Another possibility had crossed my own mind. I'd kept my mouth shut because it was dicey in several ways. But it made sense in others. My wish that I could do something more to help finally pushed me into voicing it.

"Renee, if there's one person around here who'll know more about this case than anybody else, it's the sheriff, Gary Varna," I said. "He and I have, uh, been acquainted for a long time. If you want, I could see if he'd be willing to talk this over and keep it off the record. Maybe he'd even do the fingerprinting. And, you know, act on it if something new came along, and forget about it," I finished lamely, "if not."

"That's very sweet. Let me think about it. I want to look those photos over before I decide anything."

"I thought we decided to leave them alone."

"I won't touch them with my bare hands. I have a hemostat I can use."

"You carry a hemostat?"

"My fiance gives them to me. Instead of tweezers, you know? They work a lot better."

I factored in her fiance's gift of surgical implements along with her expensive engagement ring. The word "doctor" took shape in my mind.

"Are you coming tomorrow?" she said.

I winced inwardly. I hadn't planned on attending her father's funeral, and she was probably only asking out of politeness.

Still, I said, "Sure."

"I'll be glad to see you there. Thanks again, Hugh."

I drove home accompanied by unwanted images that I couldn't keep from sneaking into my thoughts-the dignified, acclaimed man whom I'd known as Professor Callister, snaking his way on his belly across the dank earthen floor of that crawl space to the trophy he'd created out of murdering his beautiful young wife. Gloating over the photos, fondling the jewelry, using them to indulge in a solitary vice sickening beyond words. Or maybe he'd just hidden them and then left them untouched, satisfied with knowing they were under his feet.
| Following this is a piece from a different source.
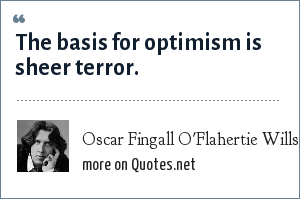 Oscar Fingall O'Flahertie Wills Wilde: The basis for optimism is sheer terror.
But my mind, emotions, or whatever unit they formed found that a very hard sell.

I had only been around him when I was quite young, not often and never closely. But I remembered that between the ages of, say, five and ten-after I'd gotten old enough to have a sense of the world I was in, but before various forms of training had started me thinking in the ways they dictated-I had often seen into adults quite clearly: whether they were genuinely well intentioned toward me, or hostile under a nice veneer, with their teasing disguising cruelty. As an adult, when I looked at those same people, my early impressions were by and large borne out.

I didn't know if that was common among children-I didn't have any of my own, and I hadn't dealt with kids much in my later life. But even if it was, they couldn't process their feelings rationally, and the harsh, evident truth was that those kinds of warning sensibilities were easily buried by adult manipulation or force.

John Callister, though, had never paid any attention to me except to give me a grin and a friendly word, treating me humorously but sincerely, like an equal. I had never gotten the slightest hint of unkindness or creepiness lurking under a facade.

But if he was innocent, the real killer had gone free, and might even be close by.